I would say a large part of this depends on you being a Faraax or a Xalimo.
Without asking and going of from your words, it seems to me that you like working with animate things (animals, people, in groups etc) rather than inanimate things (material, structures, abstraction, programming etc).
I would say this dichotomy of object oriented and people oriented split is as real as the left brained and right brained split, and sex is the single biggest predictor of it. Its for this reason why you see so many nurses, teachers and doctors being female. This is a dirty thing to say, but its been my observation.
A large part of engineering involves practical engineering and a healthy amount of paper work, such as finalising CAD specs into PDFs, micro managing minute abstractions, often on your own, only occasionally meeting up with higher ups for progress reports.
Being an electrical engineer in highly developed nations like the UK is uh... something. My brother is one, he works 2 days from home and goes in 3 days, he stresses there is hardly any difference.
A large part of his work is just satisfying healthy and safety codes and baby sitting Indians. For example, his current project at Heathrow, the company out sourced large parts of the electrical designs to a second company in India, so he gets sloppy work every week that he has to sanitise, before submitting it, he has given up telling them how to do it properly.

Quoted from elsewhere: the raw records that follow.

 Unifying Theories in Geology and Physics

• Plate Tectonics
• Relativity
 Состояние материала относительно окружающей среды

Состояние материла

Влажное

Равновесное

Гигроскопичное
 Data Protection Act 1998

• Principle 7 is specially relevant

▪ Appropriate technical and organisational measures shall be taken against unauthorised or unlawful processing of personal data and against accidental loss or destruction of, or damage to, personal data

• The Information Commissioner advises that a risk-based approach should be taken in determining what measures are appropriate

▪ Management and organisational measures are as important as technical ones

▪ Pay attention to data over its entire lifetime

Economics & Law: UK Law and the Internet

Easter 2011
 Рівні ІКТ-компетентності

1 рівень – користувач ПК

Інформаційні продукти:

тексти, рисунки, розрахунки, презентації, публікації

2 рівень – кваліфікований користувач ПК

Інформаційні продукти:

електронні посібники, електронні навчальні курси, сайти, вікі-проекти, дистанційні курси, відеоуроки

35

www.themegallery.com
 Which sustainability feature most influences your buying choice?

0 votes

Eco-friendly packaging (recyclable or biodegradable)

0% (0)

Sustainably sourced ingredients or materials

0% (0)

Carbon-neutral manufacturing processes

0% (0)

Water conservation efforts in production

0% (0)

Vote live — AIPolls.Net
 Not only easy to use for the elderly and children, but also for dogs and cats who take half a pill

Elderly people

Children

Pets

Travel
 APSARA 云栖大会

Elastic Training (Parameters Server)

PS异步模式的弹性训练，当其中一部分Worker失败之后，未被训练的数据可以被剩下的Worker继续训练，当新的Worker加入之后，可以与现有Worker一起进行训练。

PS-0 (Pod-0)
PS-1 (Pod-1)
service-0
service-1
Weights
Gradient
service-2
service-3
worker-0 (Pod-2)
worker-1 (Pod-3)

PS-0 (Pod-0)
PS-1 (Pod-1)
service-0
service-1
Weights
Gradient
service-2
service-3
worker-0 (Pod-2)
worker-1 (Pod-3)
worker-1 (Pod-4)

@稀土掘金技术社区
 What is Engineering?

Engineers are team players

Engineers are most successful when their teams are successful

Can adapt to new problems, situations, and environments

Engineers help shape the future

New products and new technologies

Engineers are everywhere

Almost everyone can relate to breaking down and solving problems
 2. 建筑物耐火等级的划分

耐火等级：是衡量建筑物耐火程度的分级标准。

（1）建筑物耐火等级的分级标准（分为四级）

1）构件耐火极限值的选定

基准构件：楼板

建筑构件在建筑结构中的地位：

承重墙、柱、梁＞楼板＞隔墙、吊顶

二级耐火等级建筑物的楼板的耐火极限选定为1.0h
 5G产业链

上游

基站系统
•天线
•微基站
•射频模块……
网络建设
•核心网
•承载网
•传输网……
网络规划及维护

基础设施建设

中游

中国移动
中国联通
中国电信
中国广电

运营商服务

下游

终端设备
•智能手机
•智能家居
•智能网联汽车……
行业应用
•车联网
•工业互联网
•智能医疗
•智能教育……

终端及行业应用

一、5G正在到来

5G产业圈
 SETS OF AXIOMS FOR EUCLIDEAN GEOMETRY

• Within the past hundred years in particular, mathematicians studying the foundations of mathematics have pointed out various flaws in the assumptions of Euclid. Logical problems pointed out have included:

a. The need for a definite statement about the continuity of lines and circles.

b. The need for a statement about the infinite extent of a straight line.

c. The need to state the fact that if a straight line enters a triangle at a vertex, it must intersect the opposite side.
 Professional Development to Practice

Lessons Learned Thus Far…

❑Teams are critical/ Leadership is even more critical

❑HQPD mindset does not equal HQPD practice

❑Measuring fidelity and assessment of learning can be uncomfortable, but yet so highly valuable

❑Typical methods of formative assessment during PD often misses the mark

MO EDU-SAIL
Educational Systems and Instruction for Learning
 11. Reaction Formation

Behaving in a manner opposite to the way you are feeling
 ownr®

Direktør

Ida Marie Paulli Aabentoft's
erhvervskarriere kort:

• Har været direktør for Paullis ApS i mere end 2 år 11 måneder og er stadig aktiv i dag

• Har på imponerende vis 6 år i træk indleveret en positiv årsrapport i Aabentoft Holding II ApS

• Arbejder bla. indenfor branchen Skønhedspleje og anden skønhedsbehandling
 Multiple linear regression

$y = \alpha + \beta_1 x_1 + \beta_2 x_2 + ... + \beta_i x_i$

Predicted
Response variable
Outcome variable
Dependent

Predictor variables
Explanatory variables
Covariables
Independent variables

This appeals to a lot of people whom may not necessarily be introverts, but who certainly want to be left alone to their devices.
I am not discouraging you from going down the engineering route but only do it if a large part of it appeals to you, in and of it self, not primarily for the money. That you see yourself spending long nights alone on your own, dont think that will only be so during your studies, it wont. It only gets worse on the job.
I am currently trying to solve this very problem, for example I am trying to
set up a social group for software/hardware engineers, and so far I have had 1 person wanting to join, that is it.
There is a healthy balance to be had; don't choose a career solely on "muh pashuun" nor just for the $$. Nobody likes the guy who spent £70.000 on a useless history degree or the office drone who is dead on the inside.